Written request a:
Please name every pet food brand mentioned in the forum thread below.

Selection:

::::::::::

What about pet food made in the US or UK?
Don't they have higher standards and laws regarding ingredients.
Food like Royal Canin, Eukanuba, Hill's Science Diet, Wellness are all made overseas. Most if not all have the same ingredients and packaging as the ones sold in Australia.


----------



## LittleHiss (Jun 8, 2014)

Fractal_man said:


> And?.....
> 
> What about pet food made in the US or UK?
> Don't they have higher standards and laws regarding ingredients.
> Food like Royal Canin, Eukanuba, Hill's Science Diet, Wellness are all made overseas. Most if not all have the same ingredients and packaging as the ones sold in Australia.



.... not what I learnt when doing my cert IV in vet nursing, but okay.
And from experience, I have often found newspaper inside several different brands of dried dog food, and string and splinters of wood inside canned dog food.


----------



## RoryBreaker (Jun 8, 2014)

I have opened a fair whack of different brands of dog food over the years and mixed veges in by hand on most occasions. 

I am yet to see any of your foreign objects within anything that I have used. Found a piece of bone once, but really it's no issue. 

Different strokes for different folks I guess. As long as your bluey looks and is healthy.


----------



## CrazyNut (Jun 8, 2014)

::::::::::

Written request b:
Gather each line of the rows below that contains the string "closest", matching case.

(Image-linked spatial questions)
::::::::::

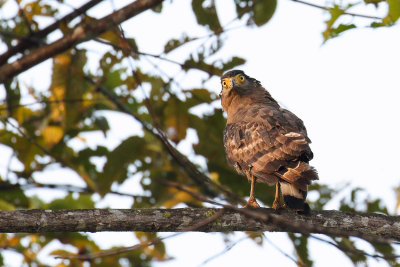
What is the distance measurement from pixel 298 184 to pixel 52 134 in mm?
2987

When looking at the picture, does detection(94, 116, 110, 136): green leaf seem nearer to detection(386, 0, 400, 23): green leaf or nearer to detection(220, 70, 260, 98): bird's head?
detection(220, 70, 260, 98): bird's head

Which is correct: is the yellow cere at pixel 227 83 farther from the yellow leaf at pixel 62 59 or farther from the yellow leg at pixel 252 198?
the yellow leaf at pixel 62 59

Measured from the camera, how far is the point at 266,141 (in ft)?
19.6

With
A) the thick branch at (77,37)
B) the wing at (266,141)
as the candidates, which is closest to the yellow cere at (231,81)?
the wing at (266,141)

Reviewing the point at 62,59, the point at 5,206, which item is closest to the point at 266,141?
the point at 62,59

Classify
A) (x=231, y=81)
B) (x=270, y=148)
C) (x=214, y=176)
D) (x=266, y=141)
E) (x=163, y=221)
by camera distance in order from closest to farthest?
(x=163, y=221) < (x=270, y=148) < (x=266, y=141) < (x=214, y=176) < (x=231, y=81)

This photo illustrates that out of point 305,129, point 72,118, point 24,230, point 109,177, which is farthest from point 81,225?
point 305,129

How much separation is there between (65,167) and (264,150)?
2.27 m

::::::::::

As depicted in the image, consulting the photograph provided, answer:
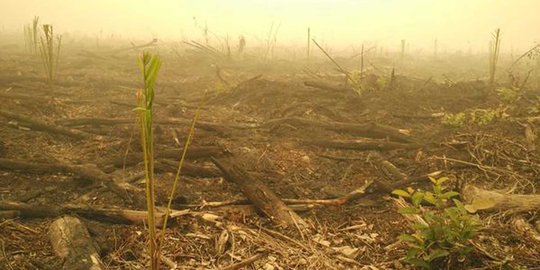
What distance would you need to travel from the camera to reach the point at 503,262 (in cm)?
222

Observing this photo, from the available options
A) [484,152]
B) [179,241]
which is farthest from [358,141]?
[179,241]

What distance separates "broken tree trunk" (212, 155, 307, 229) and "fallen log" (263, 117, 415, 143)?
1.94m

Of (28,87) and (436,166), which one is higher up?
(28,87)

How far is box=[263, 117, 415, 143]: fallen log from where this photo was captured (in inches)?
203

::::::::::

Worked answer a:
Royal Canin, Eukanuba, Hill's Science Diet, Wellness

Worked answer b:
as the candidates, which is closest to the yellow cere at (231,81)?
Reviewing the point at 62,59, the point at 5,206, which item is closest to the point at 266,141?
by camera distance in order from closest to farthest?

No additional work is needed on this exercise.